**DATASET CONTENT:**
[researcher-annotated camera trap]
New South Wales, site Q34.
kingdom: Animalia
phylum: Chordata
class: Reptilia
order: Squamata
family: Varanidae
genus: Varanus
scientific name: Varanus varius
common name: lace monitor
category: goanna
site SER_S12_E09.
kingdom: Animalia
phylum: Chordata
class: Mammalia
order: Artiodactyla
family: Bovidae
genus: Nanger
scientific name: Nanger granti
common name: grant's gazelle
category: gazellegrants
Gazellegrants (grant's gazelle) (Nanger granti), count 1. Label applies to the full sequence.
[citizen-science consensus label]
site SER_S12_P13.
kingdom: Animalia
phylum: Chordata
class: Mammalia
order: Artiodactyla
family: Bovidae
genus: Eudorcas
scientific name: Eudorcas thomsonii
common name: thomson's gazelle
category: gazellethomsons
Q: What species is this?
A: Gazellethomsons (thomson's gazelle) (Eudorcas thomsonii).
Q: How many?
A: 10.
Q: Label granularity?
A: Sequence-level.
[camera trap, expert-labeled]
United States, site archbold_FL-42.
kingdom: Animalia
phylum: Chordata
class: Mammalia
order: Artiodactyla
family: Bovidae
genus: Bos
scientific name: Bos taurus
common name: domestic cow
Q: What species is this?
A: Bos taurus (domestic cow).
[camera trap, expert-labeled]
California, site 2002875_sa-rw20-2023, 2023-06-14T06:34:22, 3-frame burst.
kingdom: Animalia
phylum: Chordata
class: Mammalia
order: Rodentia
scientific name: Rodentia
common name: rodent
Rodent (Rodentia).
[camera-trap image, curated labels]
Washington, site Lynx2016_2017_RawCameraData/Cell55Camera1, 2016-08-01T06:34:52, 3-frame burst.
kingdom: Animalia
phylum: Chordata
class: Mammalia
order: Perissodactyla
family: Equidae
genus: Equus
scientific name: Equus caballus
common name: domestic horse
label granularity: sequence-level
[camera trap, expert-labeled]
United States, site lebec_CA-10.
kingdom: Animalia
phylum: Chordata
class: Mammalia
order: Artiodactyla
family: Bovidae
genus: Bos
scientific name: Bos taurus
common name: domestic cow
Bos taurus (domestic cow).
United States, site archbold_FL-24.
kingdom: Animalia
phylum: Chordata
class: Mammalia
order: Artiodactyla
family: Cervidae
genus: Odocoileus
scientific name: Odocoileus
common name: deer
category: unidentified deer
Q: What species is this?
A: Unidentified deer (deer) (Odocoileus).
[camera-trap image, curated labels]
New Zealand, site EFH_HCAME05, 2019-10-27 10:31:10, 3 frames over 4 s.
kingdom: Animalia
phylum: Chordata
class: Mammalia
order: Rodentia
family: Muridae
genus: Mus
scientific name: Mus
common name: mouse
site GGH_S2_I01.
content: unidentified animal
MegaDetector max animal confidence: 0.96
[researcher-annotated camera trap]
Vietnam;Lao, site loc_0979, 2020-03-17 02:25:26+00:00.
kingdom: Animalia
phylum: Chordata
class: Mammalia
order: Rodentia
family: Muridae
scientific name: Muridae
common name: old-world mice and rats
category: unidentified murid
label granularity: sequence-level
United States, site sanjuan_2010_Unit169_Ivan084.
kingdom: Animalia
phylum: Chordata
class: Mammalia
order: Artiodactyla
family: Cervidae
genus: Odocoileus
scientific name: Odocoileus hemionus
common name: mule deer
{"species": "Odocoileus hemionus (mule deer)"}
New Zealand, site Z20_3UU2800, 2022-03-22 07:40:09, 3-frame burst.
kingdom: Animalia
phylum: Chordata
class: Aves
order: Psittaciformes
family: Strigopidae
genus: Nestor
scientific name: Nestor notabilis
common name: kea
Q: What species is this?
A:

**PROBLEM STATEMENT:**
Lines after the one containing "United States, site archbold_FL-24." are not wanted; repeat exactly each line above from the first up to and including it.

**SOLUTION:**
[researcher-annotated camera trap]
New South Wales, site Q34.
kingdom: Animalia
phylum: Chordata
class: Reptilia
order: Squamata
family: Varanidae
genus: Varanus
scientific name: Varanus varius
common name: lace monitor
category: goanna
site SER_S12_E09.
kingdom: Animalia
phylum: Chordata
class: Mammalia
order: Artiodactyla
family: Bovidae
genus: Nanger
scientific name: Nanger granti
common name: grant's gazelle
category: gazellegrants
Gazellegrants (grant's gazelle) (Nanger granti), count 1. Label applies to the full sequence.
[citizen-science consensus label]
site SER_S12_P13.
kingdom: Animalia
phylum: Chordata
class: Mammalia
order: Artiodactyla
family: Bovidae
genus: Eudorcas
scientific name: Eudorcas thomsonii
common name: thomson's gazelle
category: gazellethomsons
Q: What species is this?
A: Gazellethomsons (thomson's gazelle) (Eudorcas thomsonii).
Q: How many?
A: 10.
Q: Label granularity?
A: Sequence-level.
[camera trap, expert-labeled]
United States, site archbold_FL-42.
kingdom: Animalia
phylum: Chordata
class: Mammalia
order: Artiodactyla
family: Bovidae
genus: Bos
scientific name: Bos taurus
common name: domestic cow
Q: What species is this?
A: Bos taurus (domestic cow).
[camera trap, expert-labeled]
California, site 2002875_sa-rw20-2023, 2023-06-14T06:34:22, 3-frame burst.
kingdom: Animalia
phylum: Chordata
class: Mammalia
order: Rodentia
scientific name: Rodentia
common name: rodent
Rodent (Rodentia).
[camera-trap image, curated labels]
Washington, site Lynx2016_2017_RawCameraData/Cell55Camera1, 2016-08-01T06:34:52, 3-frame burst.
kingdom: Animalia
phylum: Chordata
class: Mammalia
order: Perissodactyla
family: Equidae
genus: Equus
scientific name: Equus caballus
common name: domestic horse
label granularity: sequence-level
[camera trap, expert-labeled]
United States, site lebec_CA-10.
kingdom: Animalia
phylum: Chordata
class: Mammalia
order: Artiodactyla
family: Bovidae
genus: Bos
scientific name: Bos taurus
common name: domestic cow
Bos taurus (domestic cow).
United States, site archbold_FL-24.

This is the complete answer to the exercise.